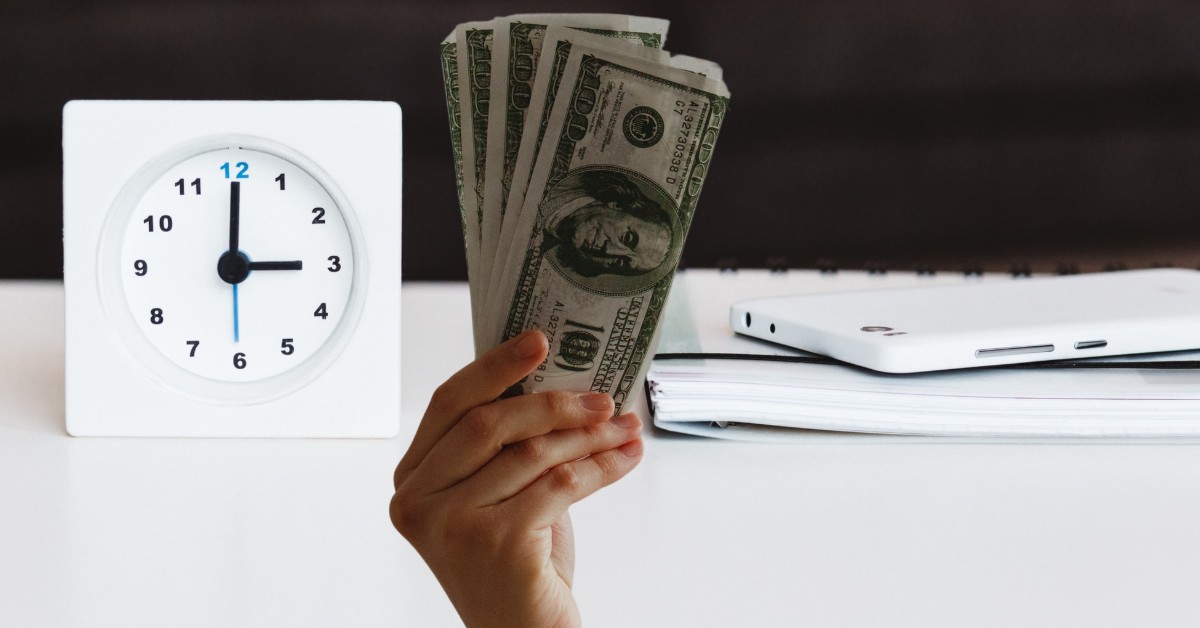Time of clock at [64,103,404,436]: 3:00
--
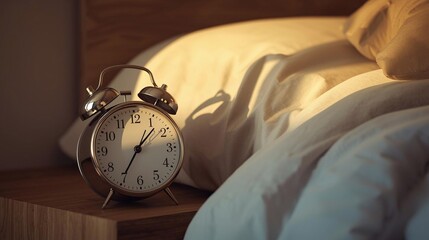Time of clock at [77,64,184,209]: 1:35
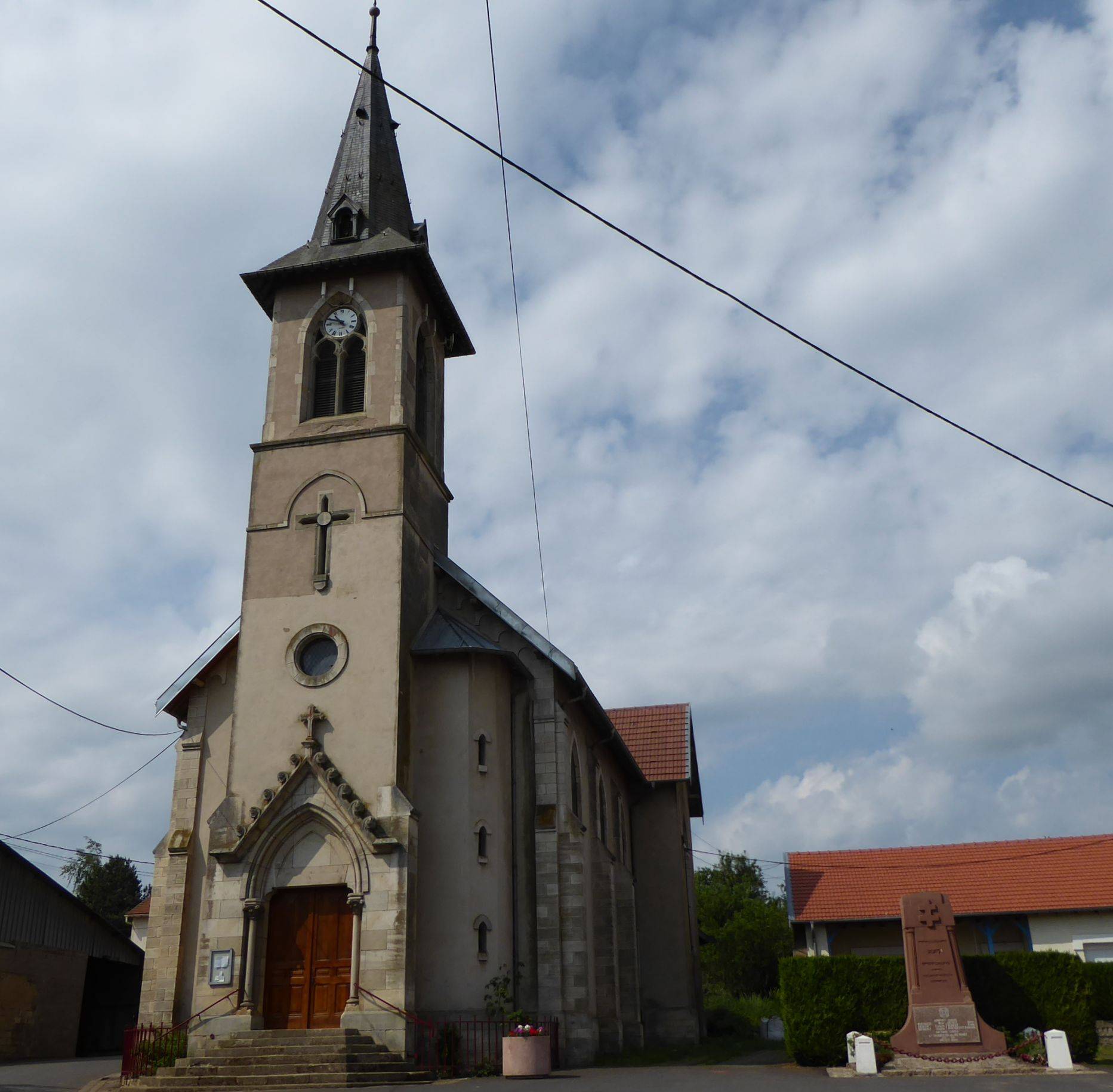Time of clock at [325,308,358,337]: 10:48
* * *
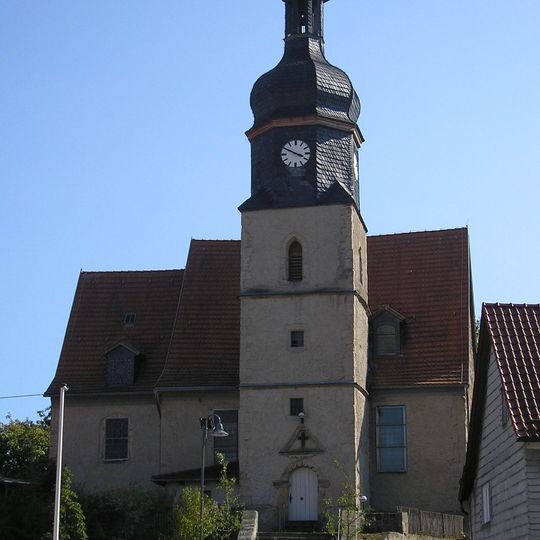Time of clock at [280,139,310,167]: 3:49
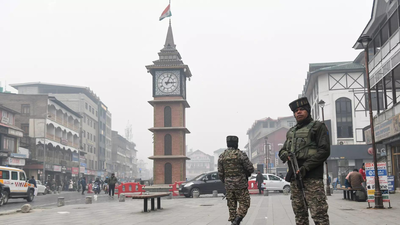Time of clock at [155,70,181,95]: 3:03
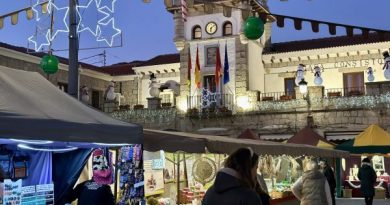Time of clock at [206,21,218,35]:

AIM OF THE EXERCISE | Output the items from the line with "Time of clock at [77,64,184,209]: 1:35" to the line with "Time of clock at [325,308,358,337]: 10:48" as a two-column CSV with headers item and time, one row per item, putting each item's text and its time in separate quoted fields with any line breaks changed to spaces. Leave the pictures out.

FULL ANSWER |
item,time
"Time of clock at [77,64,184,209]:","1:35"
"Time of clock at [325,308,358,337]:","10:48"